Data section
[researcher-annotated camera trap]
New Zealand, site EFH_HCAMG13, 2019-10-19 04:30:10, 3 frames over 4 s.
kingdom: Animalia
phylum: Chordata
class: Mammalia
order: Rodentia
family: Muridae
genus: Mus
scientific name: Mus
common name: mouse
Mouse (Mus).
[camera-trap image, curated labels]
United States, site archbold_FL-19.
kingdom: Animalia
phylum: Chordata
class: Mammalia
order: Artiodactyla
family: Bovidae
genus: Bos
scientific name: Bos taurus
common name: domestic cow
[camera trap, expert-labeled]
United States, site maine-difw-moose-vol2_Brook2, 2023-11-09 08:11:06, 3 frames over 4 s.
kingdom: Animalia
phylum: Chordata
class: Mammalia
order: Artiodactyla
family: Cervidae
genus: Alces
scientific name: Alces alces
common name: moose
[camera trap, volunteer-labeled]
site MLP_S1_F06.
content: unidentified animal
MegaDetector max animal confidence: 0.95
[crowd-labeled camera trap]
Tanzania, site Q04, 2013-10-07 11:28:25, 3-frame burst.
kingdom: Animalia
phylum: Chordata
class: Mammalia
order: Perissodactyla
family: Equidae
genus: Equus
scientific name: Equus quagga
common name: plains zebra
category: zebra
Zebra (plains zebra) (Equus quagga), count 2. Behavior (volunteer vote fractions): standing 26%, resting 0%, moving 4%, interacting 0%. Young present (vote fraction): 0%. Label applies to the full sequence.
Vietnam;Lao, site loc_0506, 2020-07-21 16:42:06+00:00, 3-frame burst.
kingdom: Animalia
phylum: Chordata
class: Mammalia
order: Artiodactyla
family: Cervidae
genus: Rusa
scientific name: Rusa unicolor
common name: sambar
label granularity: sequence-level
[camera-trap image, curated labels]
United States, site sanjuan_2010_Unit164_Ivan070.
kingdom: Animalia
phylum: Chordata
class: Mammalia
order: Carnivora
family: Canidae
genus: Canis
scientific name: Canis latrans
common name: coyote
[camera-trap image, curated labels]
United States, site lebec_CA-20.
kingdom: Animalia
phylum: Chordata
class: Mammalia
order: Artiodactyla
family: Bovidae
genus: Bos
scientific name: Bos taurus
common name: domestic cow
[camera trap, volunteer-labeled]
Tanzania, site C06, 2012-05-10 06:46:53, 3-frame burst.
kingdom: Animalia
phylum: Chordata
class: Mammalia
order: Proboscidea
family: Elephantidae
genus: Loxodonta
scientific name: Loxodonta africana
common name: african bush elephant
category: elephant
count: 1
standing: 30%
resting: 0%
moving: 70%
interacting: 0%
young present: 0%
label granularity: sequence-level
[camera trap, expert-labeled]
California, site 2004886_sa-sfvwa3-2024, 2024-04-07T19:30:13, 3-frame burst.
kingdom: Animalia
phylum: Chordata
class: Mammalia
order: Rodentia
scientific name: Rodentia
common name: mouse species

Goal of the exercise
All that is wanted is an exact copy of the lines above from the one with "family: Muridae" through the one with "[crowd-labeled camera trap]", with both ends included.

Written answer
family: Muridae
genus: Mus
scientific name: Mus
common name: mouse
Mouse (Mus).
[camera-trap image, curated labels]
United States, site archbold_FL-19.
kingdom: Animalia
phylum: Chordata
class: Mammalia
order: Artiodactyla
family: Bovidae
genus: Bos
scientific name: Bos taurus
common name: domestic cow
[camera trap, expert-labeled]
United States, site maine-difw-moose-vol2_Brook2, 2023-11-09 08:11:06, 3 frames over 4 s.
kingdom: Animalia
phylum: Chordata
class: Mammalia
order: Artiodactyla
family: Cervidae
genus: Alces
scientific name: Alces alces
common name: moose
[camera trap, volunteer-labeled]
site MLP_S1_F06.
content: unidentified animal
MegaDetector max animal confidence: 0.95
[crowd-labeled camera trap]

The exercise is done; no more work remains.